When it comes to the happiest places to live and work, Thailand takes the lead with Switzerland and Iceland not far behind. Along with Singapore and Japan, they make up the five “happiest” economies according to this year’s Bloomberg Misery Index.
The indicator of ‘misery’, introduced by economist Arthur Okun in 1980, is based on a simple formula by adding inflation to the unemployment rate.
The data compiled by Bloomberg reveals that with a score of 1.11 percent the ‘Land of Smiles’ is the least miserable among the 74 economies surveyed.
Singapore and Japan follow with 1.40 percent and 2.70 percent, respectively. The British economy is ranked the 17th least unhappy economy while the US took 21st place.
In July, Thailand’s consumer price index grew 0.1 percent year-on-year against a 0.4 percent increase in June. The unemployment rate was around one percent at the end of June.

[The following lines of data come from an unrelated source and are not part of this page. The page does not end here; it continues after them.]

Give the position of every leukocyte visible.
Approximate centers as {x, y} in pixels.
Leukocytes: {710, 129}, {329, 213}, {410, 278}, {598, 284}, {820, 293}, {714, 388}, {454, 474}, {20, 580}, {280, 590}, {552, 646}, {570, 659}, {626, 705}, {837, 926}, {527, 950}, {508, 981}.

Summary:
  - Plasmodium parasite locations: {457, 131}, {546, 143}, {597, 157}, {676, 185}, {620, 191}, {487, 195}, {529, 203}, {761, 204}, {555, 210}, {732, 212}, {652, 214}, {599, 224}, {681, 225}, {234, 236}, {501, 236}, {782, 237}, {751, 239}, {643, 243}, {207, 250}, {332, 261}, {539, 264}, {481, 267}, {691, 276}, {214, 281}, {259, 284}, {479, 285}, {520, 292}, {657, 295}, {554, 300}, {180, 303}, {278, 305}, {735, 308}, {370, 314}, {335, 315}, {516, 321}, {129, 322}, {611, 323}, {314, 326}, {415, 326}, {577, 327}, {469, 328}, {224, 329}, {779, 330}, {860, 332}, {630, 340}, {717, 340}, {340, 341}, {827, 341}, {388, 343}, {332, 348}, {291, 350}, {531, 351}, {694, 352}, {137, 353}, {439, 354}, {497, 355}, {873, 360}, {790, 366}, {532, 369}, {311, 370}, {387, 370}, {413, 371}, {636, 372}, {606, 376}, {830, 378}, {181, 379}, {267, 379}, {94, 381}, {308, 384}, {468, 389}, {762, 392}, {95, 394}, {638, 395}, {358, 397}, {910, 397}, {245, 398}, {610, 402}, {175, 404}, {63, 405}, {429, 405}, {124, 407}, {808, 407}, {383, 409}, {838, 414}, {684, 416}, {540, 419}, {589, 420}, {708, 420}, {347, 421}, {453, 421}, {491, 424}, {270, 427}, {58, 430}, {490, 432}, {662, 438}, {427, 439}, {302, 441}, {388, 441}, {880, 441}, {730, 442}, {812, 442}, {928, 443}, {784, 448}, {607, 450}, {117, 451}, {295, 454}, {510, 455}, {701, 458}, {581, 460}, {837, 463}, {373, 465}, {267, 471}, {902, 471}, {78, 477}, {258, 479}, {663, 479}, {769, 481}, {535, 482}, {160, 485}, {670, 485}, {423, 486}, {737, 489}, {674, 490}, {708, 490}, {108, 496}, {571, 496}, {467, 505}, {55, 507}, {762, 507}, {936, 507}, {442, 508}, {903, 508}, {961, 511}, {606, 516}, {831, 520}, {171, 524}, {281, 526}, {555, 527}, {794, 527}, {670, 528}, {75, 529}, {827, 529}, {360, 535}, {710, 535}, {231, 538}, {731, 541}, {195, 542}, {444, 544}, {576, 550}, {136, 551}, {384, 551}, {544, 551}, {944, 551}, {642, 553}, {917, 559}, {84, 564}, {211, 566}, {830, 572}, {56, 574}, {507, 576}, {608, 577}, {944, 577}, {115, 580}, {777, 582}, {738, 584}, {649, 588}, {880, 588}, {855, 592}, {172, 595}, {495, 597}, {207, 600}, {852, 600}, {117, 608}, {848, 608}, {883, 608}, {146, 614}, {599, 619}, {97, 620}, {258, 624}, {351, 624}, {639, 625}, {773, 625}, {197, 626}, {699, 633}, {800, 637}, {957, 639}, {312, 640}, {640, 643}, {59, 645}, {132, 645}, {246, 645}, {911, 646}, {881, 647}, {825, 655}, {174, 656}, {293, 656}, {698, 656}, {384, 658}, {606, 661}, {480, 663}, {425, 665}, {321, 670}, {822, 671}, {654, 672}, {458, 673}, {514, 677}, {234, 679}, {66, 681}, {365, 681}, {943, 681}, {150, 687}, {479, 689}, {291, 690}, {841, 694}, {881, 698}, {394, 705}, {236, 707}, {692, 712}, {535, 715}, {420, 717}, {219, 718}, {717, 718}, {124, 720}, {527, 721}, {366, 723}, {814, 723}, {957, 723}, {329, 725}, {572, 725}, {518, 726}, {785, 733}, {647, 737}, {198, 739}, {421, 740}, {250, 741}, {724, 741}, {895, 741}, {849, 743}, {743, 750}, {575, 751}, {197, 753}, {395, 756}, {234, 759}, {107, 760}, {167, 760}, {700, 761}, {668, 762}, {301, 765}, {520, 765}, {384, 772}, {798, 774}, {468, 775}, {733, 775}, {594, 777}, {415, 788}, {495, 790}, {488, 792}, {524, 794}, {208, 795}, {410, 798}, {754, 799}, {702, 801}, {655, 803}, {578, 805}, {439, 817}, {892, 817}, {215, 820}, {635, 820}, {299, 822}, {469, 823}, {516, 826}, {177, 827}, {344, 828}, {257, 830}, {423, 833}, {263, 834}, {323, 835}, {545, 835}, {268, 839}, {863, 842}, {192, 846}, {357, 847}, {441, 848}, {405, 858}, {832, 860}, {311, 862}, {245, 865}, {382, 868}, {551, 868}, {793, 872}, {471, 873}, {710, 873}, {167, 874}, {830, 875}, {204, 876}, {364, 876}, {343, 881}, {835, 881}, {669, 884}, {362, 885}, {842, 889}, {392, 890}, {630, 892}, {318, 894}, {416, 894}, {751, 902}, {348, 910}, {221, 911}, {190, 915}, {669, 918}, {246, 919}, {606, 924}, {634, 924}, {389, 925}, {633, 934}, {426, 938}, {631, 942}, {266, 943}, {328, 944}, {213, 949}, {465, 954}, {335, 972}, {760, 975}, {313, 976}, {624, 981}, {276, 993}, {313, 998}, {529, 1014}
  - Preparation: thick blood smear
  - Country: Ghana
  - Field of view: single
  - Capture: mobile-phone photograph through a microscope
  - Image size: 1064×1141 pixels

However, slowing inflation – so favorable for consumers – may indicate a less than healthy economy, according to economists.
Disinflation shows that supply in an economy is not enough to match demand for goods and services, says Satoshi Okagawa, global market analyst at Sumitomo Mitsui Banking Corporation. Consumers are encouraged to delay purchases waiting for cheaper prices with further lowering demand and a drop in wages, the expert explains.
With a score of 188.2, Venezuela is ranked as the “world’s most miserable” economy. The economic downturn caused by the drop in oil prices provoked a shortage of basic goods and inflation running at 181 percent.
The South American country is followed by Bosnia and South Africa with 48.97 and 32.9 percent respectively.